Комо глубоко засунул руки в карманы брюк, втянул голову в плечи и замигал.

— Как могло случиться… — он запнулся. — Точно не знаю, я ведь не видел. Кажется, пока Машу работал электронным молотом, взорвался его термоизлучатель. Ну, вот, осколок и шарахнул по кислородному баллону…

— Да. Но ведь электронный молот очень важный инструмент. Как же никто из экипажа не проверил его термоизлучатель?

— Наверно, Машу забыл открыть клапан.

— Разве его не страховали другие? Ведь, если кто-нибудь ведет работу в космосе, вне корабля, полагается следить за ним по телевизору и срочно сигнализировать о малейшей опасности.

— Электронный молот был в исправности…

— Значит, надо было провести рентгеноанализ сплава, из которого сделан кислородный баллон.

Комо глянул на меня исподлобья.

— Ты что, собираешься подать на нас в суд?

— При чем здесь суд? Просто жена Машу попросила меня узнать подробности гибели мужа.

На лице Комо появилось сложное выражение. Кажется, он что-то решал для себя.

— Кстати, ты еще не сказал, как тебя зовут.

— Неважно, как там меня зовут.

— Послушай, тут ничего нельзя было поделать. Не думай, я не собираюсь уходить от ответственности, нет! Но ему ничем нельзя было помочь.
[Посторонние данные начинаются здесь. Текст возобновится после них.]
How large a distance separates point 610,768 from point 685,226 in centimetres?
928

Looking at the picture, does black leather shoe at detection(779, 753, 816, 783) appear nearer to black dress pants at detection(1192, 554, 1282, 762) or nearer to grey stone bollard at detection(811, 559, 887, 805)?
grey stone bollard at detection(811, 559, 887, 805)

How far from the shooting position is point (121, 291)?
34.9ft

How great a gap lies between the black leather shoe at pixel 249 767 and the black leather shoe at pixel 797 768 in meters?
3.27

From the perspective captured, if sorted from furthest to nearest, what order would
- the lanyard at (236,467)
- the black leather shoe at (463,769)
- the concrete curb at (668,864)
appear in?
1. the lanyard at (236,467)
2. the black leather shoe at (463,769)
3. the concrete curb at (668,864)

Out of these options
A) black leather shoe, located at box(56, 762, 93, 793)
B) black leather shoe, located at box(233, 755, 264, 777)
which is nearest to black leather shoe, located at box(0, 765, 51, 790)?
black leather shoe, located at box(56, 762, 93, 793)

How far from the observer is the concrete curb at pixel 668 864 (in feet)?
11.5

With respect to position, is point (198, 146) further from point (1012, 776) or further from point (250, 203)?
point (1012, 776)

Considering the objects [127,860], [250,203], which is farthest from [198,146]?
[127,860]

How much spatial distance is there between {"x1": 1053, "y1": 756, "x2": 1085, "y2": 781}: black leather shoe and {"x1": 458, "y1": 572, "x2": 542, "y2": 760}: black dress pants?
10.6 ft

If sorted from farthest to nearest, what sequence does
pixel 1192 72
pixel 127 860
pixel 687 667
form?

Неужели ты не понимаешь? Против неизбежности не попрешь… — устало произнес Комо.

— К сожалению, я не признаю неизбежности.

— Это твое дело. Но ты же знаешь, что члены семей погибших часто подозревают тех, кто выжил. И, если ты действительно друг Машу, лучше оставь в покое его кости.

Комо скривил губы, словно от боли.

— Что ты этим хочешь сказать?

— Ничего. Только то, что сказал. Просто говорю, брось копаться в этом деле и задавать глупые вопросы. Ведь горю уже не поможешь.

— Ладно, так и запомню.

Комо ничего не ответил и, повернувшись ко мне спиной, собрался идти на свою площадку.

— Погоди, у меня к тебе еще один вопрос.

— Ну, что еще?

— Чем болен начальник экспедиции Хино?

Комо медленно повернулся ко мне.

— Этого я не знаю.

— Он заболел на корабле?

— Нет, что ты!

— Интересно… Получается, что Хино заболел, едва ступив на Землю… И прямиком попал в лечебный центр.